As primeiras videiras do Brasil foram trazidas pela expedição colonizadora de Martim Afonso de Souza, em 1532. Brás Cubas, fundador da cidade de Santos, é, reconhecidamente, o primeiro a cultivar a vinha em nossas terras.
O vinho nessa época já tinha consumo e produção amplamente difundidos na Europa, tanto pelo hábito trazido do Império Romano quanto pelos rituais da Igreja. Mas além disso, vale ressaltar que Portugal já era, há muito tempo, uma nação especialmente ligada à vinicultura.
Apesar das dificuldades e muitos obstáculos em relação ao clima, a cultura foi sendo desenvolvida e , em 1640, a Câmara Municipal de São Paulo passou uma ata padronizando a qualidade e os valores do vinho produzido na capitania, atestando que os esforços de Brás Cubas deram resultado.

Entradas do conjunto de dados:
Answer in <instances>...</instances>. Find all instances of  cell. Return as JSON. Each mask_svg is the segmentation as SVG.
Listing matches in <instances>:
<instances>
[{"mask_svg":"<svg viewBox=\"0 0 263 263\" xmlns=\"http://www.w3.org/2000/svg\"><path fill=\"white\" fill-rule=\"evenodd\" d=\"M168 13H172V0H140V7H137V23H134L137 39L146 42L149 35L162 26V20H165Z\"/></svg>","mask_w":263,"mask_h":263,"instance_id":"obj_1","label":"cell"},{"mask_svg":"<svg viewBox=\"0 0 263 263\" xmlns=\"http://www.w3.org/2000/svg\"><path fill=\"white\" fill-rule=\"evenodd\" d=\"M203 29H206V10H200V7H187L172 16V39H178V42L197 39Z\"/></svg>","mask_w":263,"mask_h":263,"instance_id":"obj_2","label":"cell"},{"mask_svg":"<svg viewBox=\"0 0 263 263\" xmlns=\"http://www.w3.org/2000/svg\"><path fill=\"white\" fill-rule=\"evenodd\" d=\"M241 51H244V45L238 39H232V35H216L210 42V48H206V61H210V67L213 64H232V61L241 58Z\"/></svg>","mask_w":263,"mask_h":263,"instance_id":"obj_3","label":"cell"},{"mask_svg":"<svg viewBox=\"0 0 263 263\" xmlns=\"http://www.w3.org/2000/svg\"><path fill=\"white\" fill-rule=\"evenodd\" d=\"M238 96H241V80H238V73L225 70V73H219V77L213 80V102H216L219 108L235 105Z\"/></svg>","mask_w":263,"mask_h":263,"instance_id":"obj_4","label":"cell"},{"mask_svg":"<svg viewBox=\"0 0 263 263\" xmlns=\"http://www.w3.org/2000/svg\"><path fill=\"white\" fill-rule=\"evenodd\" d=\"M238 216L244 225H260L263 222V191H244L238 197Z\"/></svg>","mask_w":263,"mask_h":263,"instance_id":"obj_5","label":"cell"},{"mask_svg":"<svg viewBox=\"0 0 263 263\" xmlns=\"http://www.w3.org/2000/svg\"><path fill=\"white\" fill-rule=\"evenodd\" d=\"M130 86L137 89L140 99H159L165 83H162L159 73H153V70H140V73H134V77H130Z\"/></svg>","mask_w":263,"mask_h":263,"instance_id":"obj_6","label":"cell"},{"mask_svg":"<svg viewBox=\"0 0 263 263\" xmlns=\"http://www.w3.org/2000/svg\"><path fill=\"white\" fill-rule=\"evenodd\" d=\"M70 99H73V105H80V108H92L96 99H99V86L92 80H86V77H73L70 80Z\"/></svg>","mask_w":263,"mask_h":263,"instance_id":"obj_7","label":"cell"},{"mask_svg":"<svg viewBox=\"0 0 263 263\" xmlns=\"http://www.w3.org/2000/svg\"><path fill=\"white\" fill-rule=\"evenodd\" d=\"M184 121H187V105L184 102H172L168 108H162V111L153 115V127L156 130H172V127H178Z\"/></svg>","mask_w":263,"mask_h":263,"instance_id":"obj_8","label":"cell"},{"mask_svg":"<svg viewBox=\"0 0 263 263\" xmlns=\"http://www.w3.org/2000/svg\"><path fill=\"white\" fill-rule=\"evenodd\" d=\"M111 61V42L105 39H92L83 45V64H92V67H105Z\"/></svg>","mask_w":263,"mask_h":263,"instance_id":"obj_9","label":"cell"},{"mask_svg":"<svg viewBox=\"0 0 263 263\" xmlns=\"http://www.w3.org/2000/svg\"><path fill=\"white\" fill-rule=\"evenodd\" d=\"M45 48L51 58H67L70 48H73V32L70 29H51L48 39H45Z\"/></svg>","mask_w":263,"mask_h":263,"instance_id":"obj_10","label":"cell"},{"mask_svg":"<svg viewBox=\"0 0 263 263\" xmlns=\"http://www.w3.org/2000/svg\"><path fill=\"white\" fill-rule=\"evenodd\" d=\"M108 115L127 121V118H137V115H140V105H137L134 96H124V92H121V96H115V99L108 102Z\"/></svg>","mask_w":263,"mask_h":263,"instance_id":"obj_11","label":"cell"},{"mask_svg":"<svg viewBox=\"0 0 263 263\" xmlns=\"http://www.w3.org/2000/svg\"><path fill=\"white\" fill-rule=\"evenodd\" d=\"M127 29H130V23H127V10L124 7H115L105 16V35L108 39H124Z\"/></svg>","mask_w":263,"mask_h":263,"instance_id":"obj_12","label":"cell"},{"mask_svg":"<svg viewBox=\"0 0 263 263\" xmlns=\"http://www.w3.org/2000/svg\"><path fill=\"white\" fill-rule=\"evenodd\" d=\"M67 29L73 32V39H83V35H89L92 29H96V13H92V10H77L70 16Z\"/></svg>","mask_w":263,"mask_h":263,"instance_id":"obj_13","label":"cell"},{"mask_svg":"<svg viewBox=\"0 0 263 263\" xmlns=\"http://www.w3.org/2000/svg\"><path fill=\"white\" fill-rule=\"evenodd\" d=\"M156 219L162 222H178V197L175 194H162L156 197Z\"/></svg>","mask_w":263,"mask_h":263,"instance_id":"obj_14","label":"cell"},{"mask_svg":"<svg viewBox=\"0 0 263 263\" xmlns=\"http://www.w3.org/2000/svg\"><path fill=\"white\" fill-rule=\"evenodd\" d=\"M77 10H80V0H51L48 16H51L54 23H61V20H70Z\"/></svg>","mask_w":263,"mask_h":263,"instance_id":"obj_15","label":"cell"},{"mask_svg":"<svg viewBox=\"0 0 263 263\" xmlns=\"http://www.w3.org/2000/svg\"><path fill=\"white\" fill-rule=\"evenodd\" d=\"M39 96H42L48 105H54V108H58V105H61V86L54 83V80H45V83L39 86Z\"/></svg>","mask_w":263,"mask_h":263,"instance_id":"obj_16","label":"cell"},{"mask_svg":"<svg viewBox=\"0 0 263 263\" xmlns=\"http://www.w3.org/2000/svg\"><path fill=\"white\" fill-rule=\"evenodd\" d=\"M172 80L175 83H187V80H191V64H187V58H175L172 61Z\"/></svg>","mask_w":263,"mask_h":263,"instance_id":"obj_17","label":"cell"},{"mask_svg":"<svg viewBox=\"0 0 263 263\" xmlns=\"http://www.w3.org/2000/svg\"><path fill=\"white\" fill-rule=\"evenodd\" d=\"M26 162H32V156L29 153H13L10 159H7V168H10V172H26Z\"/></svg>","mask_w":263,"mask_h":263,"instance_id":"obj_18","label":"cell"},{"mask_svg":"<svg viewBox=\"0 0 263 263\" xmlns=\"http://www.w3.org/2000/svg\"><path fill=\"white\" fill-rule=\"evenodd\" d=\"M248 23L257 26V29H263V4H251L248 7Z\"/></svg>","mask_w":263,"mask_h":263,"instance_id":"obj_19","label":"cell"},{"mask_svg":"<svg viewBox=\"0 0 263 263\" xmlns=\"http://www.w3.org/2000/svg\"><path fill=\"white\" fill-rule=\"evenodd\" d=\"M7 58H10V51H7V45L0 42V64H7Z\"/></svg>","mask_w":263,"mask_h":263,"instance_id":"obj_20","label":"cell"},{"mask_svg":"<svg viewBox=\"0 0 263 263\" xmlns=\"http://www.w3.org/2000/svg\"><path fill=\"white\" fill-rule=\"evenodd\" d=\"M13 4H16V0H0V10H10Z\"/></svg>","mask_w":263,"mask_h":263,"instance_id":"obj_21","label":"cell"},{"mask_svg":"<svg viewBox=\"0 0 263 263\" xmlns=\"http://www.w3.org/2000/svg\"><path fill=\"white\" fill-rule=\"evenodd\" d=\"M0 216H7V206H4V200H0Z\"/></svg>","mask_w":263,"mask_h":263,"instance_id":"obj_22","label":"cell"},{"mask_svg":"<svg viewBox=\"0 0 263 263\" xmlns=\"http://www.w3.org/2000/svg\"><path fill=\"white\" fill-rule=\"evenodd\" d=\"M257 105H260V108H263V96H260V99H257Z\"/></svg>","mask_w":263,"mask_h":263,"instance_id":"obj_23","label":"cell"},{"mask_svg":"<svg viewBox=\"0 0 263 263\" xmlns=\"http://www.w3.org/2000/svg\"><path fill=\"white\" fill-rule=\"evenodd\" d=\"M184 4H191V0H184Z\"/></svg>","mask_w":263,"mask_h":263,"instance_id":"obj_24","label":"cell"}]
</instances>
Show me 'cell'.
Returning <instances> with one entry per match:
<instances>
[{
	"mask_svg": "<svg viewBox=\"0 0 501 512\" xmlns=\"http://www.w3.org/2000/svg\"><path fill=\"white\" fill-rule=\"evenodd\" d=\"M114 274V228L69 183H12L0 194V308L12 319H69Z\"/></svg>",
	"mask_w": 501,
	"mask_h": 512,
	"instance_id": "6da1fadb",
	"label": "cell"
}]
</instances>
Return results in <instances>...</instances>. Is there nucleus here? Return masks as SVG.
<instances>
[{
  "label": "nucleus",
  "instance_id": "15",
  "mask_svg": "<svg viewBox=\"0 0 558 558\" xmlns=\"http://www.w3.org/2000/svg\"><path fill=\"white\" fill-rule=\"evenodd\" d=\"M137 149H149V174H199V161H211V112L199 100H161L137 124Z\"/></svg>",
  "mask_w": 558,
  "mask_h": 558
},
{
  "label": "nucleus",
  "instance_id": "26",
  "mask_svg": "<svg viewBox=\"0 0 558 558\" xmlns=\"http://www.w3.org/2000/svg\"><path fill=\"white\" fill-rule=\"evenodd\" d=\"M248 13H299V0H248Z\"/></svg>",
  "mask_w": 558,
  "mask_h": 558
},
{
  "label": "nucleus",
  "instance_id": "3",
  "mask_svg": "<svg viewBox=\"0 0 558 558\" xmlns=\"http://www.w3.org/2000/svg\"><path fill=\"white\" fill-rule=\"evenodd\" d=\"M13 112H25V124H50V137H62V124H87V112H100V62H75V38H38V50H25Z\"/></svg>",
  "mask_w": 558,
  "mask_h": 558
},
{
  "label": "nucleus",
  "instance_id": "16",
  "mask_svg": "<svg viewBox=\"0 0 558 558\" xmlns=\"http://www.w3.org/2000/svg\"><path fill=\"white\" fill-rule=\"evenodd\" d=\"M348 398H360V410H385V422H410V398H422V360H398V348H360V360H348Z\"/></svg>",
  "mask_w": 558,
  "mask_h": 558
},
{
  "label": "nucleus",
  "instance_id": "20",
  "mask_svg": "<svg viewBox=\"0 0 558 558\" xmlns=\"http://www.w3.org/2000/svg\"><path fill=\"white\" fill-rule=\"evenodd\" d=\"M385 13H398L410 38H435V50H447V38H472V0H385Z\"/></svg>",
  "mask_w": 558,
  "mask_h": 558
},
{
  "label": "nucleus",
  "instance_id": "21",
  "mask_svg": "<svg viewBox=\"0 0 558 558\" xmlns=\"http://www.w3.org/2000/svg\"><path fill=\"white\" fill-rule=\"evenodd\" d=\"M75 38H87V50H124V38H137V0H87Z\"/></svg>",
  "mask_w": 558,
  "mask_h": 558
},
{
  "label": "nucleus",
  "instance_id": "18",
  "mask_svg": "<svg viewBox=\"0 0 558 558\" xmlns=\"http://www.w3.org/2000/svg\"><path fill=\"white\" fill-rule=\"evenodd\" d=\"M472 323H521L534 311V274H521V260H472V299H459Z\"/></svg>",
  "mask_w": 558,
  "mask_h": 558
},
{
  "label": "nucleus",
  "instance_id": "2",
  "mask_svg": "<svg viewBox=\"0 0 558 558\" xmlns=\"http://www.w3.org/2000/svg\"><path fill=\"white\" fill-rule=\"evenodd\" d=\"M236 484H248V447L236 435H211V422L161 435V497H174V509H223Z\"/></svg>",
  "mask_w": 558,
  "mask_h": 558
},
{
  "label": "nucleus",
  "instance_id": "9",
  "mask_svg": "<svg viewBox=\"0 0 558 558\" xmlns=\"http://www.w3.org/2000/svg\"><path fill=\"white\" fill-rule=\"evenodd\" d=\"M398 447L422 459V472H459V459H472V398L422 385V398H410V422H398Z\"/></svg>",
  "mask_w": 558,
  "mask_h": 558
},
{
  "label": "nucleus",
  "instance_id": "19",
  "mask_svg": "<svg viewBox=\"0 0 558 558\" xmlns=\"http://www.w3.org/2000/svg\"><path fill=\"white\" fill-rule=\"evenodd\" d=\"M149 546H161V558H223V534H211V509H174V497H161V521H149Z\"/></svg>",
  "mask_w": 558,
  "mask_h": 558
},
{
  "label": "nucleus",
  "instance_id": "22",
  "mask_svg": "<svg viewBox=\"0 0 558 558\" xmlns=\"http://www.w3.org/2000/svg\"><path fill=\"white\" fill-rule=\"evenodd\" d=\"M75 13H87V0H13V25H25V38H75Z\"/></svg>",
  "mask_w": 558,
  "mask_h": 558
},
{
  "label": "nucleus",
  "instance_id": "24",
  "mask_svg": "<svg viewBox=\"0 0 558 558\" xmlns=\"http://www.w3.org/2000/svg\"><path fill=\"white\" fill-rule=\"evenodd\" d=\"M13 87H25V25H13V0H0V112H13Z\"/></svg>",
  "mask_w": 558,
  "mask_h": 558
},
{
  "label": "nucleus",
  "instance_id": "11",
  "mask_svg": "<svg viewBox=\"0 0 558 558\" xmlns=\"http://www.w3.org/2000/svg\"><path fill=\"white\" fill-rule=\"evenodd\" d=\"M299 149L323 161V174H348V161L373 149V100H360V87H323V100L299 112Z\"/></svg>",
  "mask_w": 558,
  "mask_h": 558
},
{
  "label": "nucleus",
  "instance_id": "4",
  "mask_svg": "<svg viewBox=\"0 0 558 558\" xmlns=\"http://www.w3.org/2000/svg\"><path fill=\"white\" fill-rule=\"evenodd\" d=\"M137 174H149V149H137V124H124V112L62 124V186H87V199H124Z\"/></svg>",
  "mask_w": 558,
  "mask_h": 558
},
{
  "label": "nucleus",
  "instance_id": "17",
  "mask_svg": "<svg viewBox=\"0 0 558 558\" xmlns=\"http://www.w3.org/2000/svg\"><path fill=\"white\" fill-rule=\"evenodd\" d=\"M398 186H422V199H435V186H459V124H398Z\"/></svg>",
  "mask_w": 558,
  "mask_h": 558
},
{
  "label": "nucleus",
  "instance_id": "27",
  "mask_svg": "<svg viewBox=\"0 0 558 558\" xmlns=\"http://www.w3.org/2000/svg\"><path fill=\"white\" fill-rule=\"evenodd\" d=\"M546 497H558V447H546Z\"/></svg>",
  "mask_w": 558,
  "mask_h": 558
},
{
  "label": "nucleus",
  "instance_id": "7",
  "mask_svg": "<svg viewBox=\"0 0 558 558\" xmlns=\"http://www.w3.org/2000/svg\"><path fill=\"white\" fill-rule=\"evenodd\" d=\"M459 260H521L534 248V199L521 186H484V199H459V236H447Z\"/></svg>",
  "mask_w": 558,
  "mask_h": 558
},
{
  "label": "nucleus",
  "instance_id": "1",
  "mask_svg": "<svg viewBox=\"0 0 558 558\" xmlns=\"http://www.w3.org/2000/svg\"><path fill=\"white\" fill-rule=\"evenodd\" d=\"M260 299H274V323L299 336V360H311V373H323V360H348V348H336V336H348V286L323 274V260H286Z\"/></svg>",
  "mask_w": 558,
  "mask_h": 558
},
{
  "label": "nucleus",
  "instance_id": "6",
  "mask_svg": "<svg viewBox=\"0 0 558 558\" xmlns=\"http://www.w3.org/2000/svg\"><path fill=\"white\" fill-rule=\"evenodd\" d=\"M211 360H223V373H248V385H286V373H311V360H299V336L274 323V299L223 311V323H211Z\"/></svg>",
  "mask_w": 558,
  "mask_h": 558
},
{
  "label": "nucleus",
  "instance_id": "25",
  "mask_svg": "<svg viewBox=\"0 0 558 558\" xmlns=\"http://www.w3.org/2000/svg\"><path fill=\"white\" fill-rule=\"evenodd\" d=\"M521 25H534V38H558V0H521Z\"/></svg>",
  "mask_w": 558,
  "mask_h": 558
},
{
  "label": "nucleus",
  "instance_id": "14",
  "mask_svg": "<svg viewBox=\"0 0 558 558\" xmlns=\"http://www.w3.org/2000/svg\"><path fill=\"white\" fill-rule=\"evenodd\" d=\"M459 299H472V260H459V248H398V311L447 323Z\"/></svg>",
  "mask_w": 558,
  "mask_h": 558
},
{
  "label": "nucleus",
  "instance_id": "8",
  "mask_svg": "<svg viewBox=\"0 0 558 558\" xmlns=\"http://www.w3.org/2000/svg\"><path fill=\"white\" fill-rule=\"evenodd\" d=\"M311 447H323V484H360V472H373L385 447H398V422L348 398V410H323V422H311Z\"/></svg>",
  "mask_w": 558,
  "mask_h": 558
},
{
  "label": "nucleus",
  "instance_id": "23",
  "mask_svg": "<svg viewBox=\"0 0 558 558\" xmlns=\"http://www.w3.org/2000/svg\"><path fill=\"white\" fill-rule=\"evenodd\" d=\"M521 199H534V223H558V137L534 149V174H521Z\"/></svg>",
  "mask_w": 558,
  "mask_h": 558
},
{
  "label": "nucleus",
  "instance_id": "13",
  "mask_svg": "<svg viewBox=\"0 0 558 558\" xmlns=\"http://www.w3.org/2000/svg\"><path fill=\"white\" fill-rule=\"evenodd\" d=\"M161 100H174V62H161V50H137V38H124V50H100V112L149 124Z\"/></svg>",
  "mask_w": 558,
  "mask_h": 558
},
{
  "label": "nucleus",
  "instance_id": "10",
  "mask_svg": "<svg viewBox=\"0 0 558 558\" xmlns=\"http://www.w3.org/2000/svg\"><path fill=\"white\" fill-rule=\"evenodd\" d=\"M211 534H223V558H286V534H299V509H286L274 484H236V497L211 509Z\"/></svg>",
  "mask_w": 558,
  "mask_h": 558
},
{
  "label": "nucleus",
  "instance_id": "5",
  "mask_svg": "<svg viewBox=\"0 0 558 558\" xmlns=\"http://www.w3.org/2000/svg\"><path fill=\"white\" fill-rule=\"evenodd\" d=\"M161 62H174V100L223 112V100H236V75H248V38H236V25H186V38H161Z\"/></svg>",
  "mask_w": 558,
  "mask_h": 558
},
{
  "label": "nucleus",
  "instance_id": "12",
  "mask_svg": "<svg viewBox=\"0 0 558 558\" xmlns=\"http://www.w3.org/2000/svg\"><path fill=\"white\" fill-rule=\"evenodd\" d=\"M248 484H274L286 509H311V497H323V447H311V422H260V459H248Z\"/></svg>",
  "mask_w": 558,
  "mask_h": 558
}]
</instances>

TAREFA: Transcreva do texto sobre a história do vinho no Brasil o trecho que se inicia pelas palavras "O vinho nessa" e vai até "Cubas deram resultado.". Os registros vêm de uma fonte diferente da do texto.

RESPOSTA:
O vinho nessa época já tinha consumo e produção amplamente difundidos na Europa, tanto pelo hábito trazido do Império Romano quanto pelos rituais da Igreja. Mas além disso, vale ressaltar que Portugal já era, há muito tempo, uma nação especialmente ligada à vinicultura.
Apesar das dificuldades e muitos obstáculos em relação ao clima, a cultura foi sendo desenvolvida e , em 1640, a Câmara Municipal de São Paulo passou uma ata padronizando a qualidade e os valores do vinho produzido na capitania, atestando que os esforços de Brás Cubas deram resultado.